◆ **PROBLEM**
Which lines run from the one containing "When compared to" to the end of the entries? Quote them exactly, and nothing else.

=== RECORD EXTRACTS ===

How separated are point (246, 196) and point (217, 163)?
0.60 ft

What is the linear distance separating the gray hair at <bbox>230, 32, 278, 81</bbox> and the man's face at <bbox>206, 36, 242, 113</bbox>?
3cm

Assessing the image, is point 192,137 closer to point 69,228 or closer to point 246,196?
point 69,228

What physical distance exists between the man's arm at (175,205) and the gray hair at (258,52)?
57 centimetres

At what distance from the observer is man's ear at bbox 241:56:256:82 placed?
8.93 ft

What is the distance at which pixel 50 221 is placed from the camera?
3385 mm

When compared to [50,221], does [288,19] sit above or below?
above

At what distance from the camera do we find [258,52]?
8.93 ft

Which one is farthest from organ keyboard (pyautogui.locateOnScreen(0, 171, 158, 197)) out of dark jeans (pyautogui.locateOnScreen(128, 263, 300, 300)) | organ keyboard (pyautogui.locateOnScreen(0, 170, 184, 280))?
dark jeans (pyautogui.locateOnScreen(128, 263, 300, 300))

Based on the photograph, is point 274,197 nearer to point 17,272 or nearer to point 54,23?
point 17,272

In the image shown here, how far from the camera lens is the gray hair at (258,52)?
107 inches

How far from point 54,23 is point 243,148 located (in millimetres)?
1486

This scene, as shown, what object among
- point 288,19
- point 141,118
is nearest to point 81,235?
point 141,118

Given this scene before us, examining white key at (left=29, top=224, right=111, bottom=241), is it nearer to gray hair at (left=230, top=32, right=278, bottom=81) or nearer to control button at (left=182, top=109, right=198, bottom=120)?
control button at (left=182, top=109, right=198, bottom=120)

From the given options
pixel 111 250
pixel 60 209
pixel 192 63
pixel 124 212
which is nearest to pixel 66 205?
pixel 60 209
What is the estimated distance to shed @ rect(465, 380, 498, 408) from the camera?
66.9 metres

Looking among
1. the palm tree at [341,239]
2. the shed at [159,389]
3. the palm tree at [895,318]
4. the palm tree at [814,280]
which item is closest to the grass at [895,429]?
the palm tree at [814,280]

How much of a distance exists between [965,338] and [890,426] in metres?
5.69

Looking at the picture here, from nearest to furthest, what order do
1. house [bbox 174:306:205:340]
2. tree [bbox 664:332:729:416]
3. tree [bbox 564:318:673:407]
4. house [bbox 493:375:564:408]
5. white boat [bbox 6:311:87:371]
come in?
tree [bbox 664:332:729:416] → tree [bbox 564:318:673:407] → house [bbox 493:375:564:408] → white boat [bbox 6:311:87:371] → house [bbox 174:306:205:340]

===

◆ **EXERCISE RESPONSE**
When compared to [50,221], does [288,19] sit above or below?
above

At what distance from the camera do we find [258,52]?
8.93 ft

Which one is farthest from organ keyboard (pyautogui.locateOnScreen(0, 171, 158, 197)) out of dark jeans (pyautogui.locateOnScreen(128, 263, 300, 300)) | organ keyboard (pyautogui.locateOnScreen(0, 170, 184, 280))?
dark jeans (pyautogui.locateOnScreen(128, 263, 300, 300))

Based on the photograph, is point 274,197 nearer to point 17,272 or nearer to point 54,23?
point 17,272

In the image shown here, how far from the camera lens is the gray hair at (258,52)?
107 inches

How far from point 54,23 is point 243,148 located (in millimetres)?
1486

This scene, as shown, what object among
- point 288,19
- point 141,118
is nearest to point 81,235?
point 141,118

Given this scene before us, examining white key at (left=29, top=224, right=111, bottom=241), is it nearer to gray hair at (left=230, top=32, right=278, bottom=81) or nearer to control button at (left=182, top=109, right=198, bottom=120)?
control button at (left=182, top=109, right=198, bottom=120)

From the given options
pixel 111 250
pixel 60 209
pixel 192 63
pixel 124 212
which is nearest to pixel 66 205?
pixel 60 209
What is the estimated distance to shed @ rect(465, 380, 498, 408) from the camera?
66.9 metres

Looking among
1. the palm tree at [341,239]
2. the shed at [159,389]
3. the palm tree at [895,318]
4. the palm tree at [814,280]
which item is closest to the grass at [895,429]?
the palm tree at [814,280]

How much of a distance exists between [965,338] and [890,426] in metres?
5.69

Looking at the picture here, from nearest to furthest, what order do
1. house [bbox 174:306:205:340]
2. tree [bbox 664:332:729:416]
3. tree [bbox 564:318:673:407]
4. house [bbox 493:375:564:408]
5. white boat [bbox 6:311:87:371]
come in?
tree [bbox 664:332:729:416] → tree [bbox 564:318:673:407] → house [bbox 493:375:564:408] → white boat [bbox 6:311:87:371] → house [bbox 174:306:205:340]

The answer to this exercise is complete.